Do nietypowej sytuacji doszło na Florydzie. Zapaliła się jedna ze słuchawek AirPods należących do Jasona Colona. Na szczęście, nikt w tym feralnym wypadku nie ucierpiał, bo właściciel wcześniej wyjął słuchawki z uszu. W przeciwnym wypadku mogło dojść do tragedii. Apple już bada sprawę. Winowajcą jest pewnie bateria.
Pamiętacie drugą połowę 2016 roku, gdy było głośno o zapalających się smartfonach? Głównie za sprawą niechlubnego Galaxy Note’a 7, ale w rzeczywistości pojawiały się podobne przypadki wśród użytkowników innych modeli telefonów. Tymczasem do nietypowej sytuacji doszło na Florydzie, gdzie zapaliła się jedna ze słuchawek bezprzewodowych Apple’a, czyli AirPods.

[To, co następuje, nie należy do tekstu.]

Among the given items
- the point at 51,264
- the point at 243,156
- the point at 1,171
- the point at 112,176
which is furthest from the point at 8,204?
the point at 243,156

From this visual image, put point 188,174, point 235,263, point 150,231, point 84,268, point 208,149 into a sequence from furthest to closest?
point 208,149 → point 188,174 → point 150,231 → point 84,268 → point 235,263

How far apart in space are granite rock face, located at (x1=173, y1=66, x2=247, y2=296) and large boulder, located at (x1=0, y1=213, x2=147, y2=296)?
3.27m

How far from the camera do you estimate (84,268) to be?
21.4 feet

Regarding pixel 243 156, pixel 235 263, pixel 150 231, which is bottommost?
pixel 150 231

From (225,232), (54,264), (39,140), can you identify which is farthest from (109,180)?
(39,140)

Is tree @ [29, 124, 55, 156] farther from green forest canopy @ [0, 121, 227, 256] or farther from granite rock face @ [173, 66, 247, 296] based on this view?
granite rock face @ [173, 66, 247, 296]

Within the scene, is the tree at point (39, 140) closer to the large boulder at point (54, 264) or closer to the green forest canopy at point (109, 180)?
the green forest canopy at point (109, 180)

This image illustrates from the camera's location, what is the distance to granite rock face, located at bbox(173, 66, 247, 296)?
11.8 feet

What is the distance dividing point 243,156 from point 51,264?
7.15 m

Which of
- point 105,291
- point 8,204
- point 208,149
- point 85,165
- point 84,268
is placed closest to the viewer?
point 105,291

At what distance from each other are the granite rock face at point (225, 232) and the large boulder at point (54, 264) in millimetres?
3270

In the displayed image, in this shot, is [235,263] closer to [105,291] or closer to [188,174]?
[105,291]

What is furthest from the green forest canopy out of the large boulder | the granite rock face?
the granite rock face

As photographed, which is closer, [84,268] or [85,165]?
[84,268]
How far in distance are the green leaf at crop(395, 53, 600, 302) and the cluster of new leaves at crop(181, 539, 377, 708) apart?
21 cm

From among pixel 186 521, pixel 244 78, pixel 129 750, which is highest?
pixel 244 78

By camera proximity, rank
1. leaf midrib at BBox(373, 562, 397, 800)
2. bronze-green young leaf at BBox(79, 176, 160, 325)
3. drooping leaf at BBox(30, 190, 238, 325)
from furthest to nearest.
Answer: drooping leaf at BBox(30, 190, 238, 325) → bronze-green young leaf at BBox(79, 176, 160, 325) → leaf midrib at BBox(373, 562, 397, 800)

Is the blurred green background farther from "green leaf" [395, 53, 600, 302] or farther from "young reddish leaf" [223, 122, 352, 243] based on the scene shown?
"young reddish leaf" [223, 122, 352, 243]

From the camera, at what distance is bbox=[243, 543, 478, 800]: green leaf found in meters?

Jason Colan, czyli właściciel feralnego urządzenia, słuchał muzyki w centrum fitnessowym, gdy nagle spostrzegł, że z jednej słuchawki AirPods wydobywa się dym. Następnie wyjął je z uszu i położył na sprzęcie treningowym. Poszedł poszukać pomocy, ale gdy wrócił, to zastał jedną ze słuchawek w stanie, który widzicie na zdjęciu. Prawa słuchawka zapaliła się i uległa zniszczeniu.
Colan twierdzi, że dobrze zrobił wyjmując słuchawki z uszu, bo mogło dojść do zagrożenia. Gdyby ich nie ściągnął, to cała sytuacja mogłaby skończyć się bardzo źle. Rzecznik Apple’a przekazał, że firma prowadzi już dochodzenie w tej sprawie i na pewno skontaktuje się z Colanem.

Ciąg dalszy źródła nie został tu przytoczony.